Thanks to pressure on the government, through strikes for instance, the privatisation wave was toned down. Instead, Slovenia pursued a gradual model of privatisation.

Slovenian people were appointed at the head of state companies, leading to the development of a Slovenian bourgeoisie.

And what do you think caused the current crisis in Slovenia?

In the so-called transition period, Slovenia’s companies’ shares were divided among citizens. Everyone became a shareholder, up to a certain point. But speculation on those shares ensued. The national bourgeoisie started taking bank loans, in a non-transparent manner, to buy up shares from Slovenian citizens. This led to the empowerment of Slovenian national bourgeoisie.

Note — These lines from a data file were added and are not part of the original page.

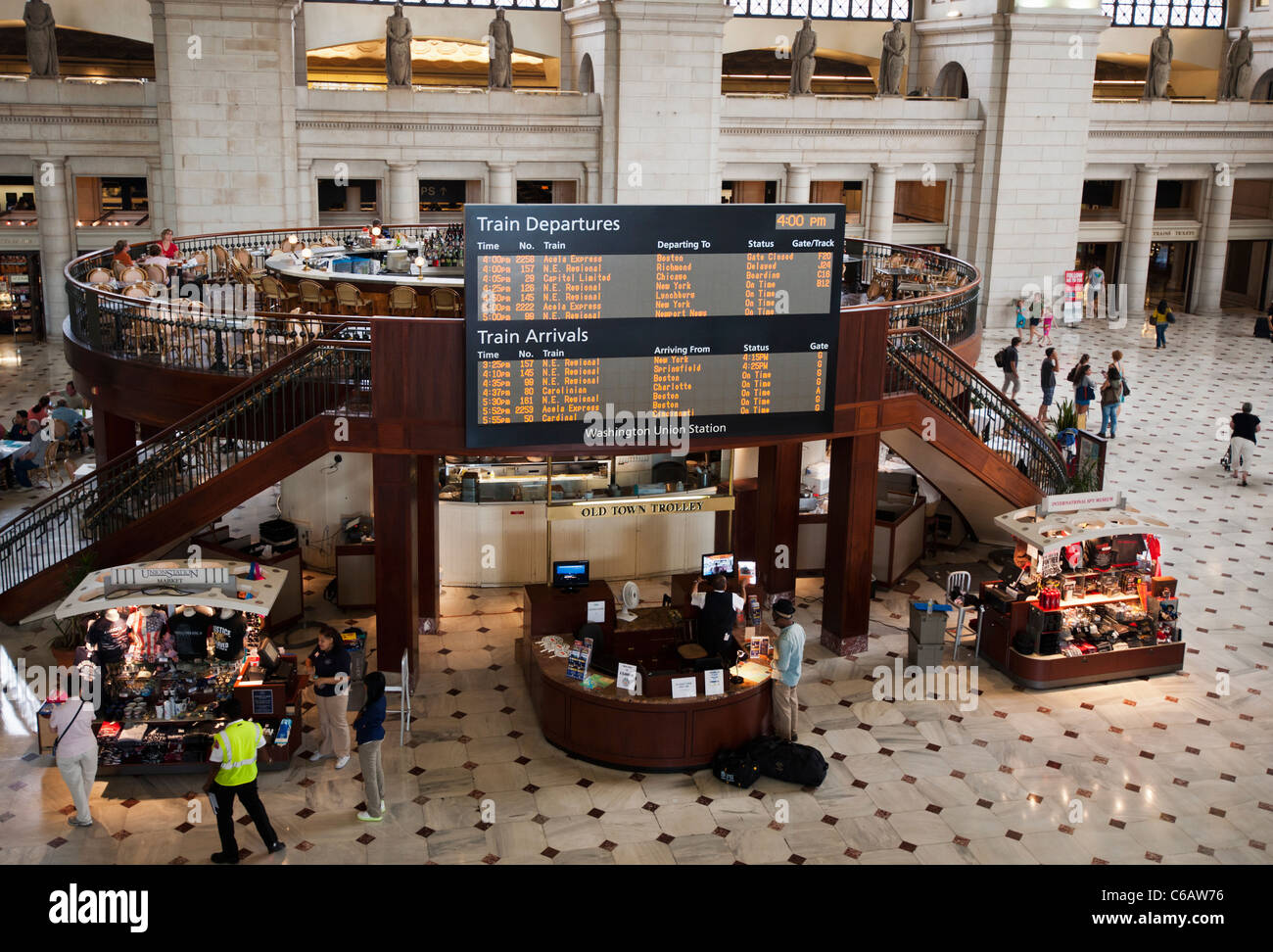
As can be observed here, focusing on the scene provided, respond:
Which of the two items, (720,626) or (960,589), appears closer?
(720,626)

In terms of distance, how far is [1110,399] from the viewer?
21.7m

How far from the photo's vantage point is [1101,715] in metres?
12.3

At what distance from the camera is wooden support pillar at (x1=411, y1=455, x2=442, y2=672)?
14.0 metres

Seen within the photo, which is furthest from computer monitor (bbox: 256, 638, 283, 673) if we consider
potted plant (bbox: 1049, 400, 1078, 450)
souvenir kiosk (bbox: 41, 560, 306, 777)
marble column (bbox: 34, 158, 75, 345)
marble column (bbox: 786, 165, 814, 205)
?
marble column (bbox: 786, 165, 814, 205)

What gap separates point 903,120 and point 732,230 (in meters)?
23.0

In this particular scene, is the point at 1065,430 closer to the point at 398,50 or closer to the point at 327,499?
the point at 327,499

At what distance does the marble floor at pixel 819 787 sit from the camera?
9992 mm

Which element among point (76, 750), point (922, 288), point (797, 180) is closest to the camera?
point (76, 750)

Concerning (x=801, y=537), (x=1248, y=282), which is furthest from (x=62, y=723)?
(x=1248, y=282)

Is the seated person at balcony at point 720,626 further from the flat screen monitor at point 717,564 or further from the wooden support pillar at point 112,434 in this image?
the wooden support pillar at point 112,434

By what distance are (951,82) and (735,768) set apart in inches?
1156

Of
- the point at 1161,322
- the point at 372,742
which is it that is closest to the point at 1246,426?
the point at 1161,322

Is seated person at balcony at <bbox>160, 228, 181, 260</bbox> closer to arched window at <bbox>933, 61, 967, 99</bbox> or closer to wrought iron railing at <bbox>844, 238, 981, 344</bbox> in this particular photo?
wrought iron railing at <bbox>844, 238, 981, 344</bbox>

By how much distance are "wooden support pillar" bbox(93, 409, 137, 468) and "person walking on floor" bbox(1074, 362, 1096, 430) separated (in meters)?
14.7
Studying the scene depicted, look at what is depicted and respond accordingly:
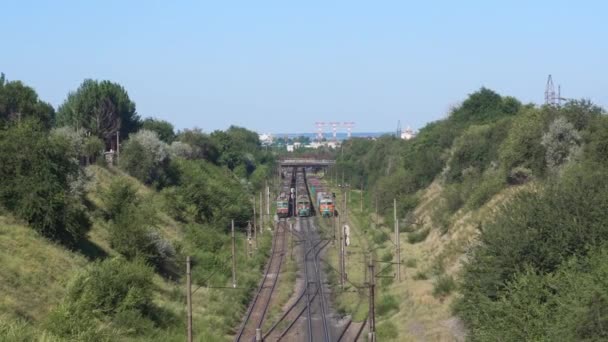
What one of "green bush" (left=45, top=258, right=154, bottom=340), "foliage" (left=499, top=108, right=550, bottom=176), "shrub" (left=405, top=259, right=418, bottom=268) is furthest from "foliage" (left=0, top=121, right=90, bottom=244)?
"foliage" (left=499, top=108, right=550, bottom=176)

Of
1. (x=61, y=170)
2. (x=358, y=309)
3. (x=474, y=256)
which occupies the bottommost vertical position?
(x=358, y=309)

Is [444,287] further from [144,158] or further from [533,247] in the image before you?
[144,158]

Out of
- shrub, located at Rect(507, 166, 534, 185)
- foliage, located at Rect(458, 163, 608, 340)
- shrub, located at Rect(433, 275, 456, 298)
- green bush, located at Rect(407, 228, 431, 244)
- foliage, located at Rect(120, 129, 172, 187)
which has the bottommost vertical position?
shrub, located at Rect(433, 275, 456, 298)

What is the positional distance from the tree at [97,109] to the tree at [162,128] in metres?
19.5

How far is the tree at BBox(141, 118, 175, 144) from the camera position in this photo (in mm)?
105912

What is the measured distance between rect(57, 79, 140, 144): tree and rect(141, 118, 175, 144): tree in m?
Answer: 19.5

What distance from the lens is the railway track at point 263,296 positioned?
119ft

Under their administration, Slovenian companies suffered from bad management and heavy borrowing. The incentive to borrow came from Slovenian national banks, led by political appointees, which issued loans in a very opaque manner.

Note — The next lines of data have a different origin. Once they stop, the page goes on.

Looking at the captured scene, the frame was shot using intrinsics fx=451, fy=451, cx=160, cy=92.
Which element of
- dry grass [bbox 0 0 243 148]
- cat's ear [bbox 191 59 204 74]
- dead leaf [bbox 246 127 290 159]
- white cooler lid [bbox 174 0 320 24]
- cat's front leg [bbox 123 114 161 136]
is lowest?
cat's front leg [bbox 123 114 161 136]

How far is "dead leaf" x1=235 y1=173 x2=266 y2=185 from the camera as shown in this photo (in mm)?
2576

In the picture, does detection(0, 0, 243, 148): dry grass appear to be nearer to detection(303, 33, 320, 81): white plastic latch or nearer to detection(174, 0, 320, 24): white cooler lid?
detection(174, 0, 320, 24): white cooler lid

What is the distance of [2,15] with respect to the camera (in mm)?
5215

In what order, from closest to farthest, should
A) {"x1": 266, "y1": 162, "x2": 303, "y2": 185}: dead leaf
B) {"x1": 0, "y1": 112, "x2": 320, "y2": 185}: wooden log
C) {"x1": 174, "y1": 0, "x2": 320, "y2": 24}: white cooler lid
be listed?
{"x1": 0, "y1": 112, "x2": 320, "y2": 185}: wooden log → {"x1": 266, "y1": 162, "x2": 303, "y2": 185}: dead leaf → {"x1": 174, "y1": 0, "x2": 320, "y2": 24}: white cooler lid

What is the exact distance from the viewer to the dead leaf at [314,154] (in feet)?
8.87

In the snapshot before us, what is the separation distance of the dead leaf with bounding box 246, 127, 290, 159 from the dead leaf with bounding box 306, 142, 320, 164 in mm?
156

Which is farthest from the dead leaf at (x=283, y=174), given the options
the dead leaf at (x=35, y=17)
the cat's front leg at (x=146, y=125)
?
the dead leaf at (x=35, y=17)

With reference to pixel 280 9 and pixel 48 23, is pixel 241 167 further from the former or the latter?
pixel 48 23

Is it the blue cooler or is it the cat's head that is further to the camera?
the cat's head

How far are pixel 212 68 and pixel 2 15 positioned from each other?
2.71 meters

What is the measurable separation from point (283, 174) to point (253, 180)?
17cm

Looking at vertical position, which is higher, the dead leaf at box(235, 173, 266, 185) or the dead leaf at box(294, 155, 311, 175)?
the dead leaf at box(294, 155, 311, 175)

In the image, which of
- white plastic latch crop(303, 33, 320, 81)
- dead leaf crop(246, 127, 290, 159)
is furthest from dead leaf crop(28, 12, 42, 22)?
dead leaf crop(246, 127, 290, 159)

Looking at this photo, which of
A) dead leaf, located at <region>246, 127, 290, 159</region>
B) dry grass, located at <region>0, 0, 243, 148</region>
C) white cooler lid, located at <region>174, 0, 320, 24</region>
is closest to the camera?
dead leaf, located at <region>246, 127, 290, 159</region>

The loans were used mostly for financial speculations by leading company managers or for unsustainable projects, mostly in construction and infrastructure, which were never finalised.

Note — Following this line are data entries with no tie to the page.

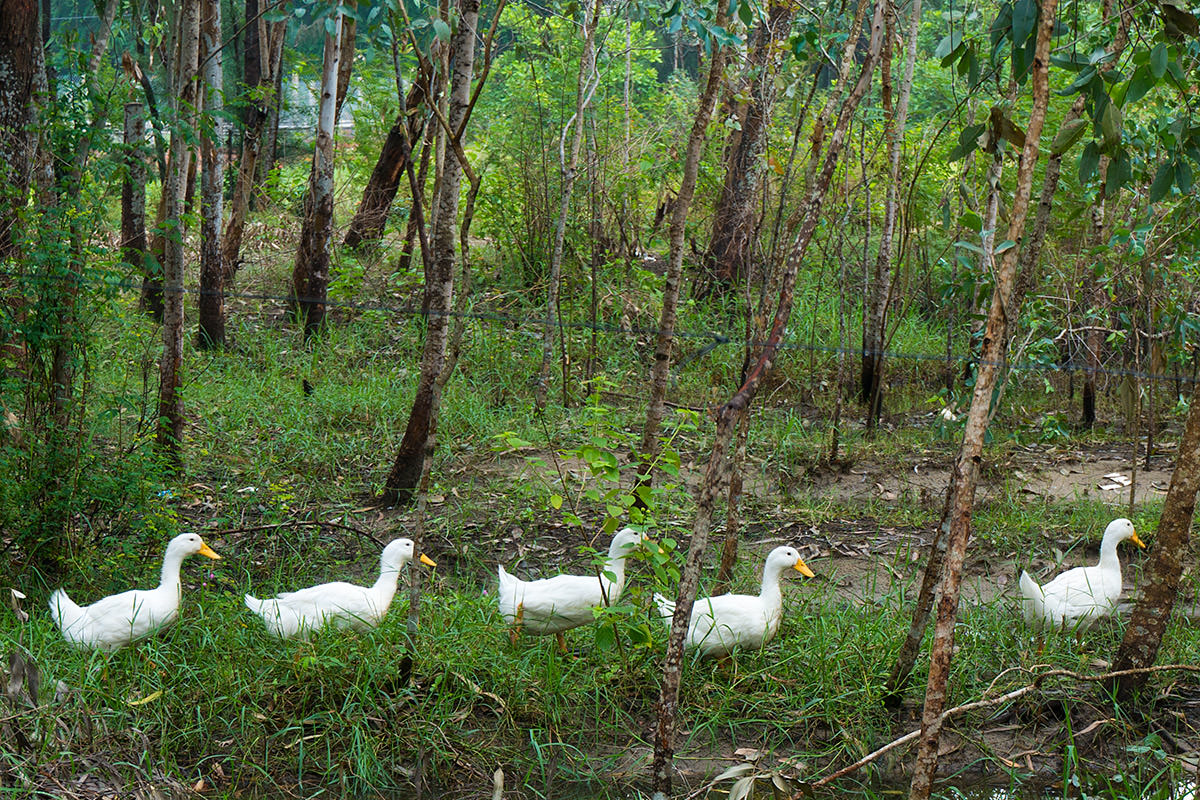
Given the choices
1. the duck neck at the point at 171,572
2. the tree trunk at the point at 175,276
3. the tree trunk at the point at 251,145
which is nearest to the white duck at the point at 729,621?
the duck neck at the point at 171,572

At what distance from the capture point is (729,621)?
4.16m

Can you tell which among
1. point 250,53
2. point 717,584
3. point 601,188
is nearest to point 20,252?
point 717,584

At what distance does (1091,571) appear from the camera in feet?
15.0

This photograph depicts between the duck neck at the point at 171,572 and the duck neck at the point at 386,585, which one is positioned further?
the duck neck at the point at 386,585

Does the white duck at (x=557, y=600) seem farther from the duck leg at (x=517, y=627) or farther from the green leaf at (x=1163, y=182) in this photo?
the green leaf at (x=1163, y=182)

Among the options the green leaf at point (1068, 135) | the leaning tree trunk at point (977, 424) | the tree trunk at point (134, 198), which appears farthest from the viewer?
the tree trunk at point (134, 198)

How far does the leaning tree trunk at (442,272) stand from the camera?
165 inches

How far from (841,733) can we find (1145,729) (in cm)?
107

Banks were literally giving away credits without making sure their clients were able to pay them back.

What happened in 2008?

The bubble in the banking sector burst in Slovenia. And since 2008, the Slovenian government has helped national banks with taxpayers money.

How did the Slovenian government deal with the crisis?

The Slovenian government, to help the banks and to pay back the interest rates on previous loans, started to borrow more money on financial markets. This caused a spiralling public debt.

In 2008, public debt amounted to around 22 per cent of GDP – in 2013, it reached almost 72 per cent.

Public debt became the most important and urgent issue on the agenda. It was framed as a threat and used as an argument for Slovenia to include the golden fiscal rule into its constitution. The rule forbids any public deficit, only authorising public surplus.

With the golden fiscal rule, Slovenia basically gave up the only macroeconomic policy tool at its disposal to independently control public debts.

Henceforth, the government started to increase state revenues through privatisation and to decrease state expenditures through budget cuts.

The golden rule is austerity.

What influence did the European Union have over those policies?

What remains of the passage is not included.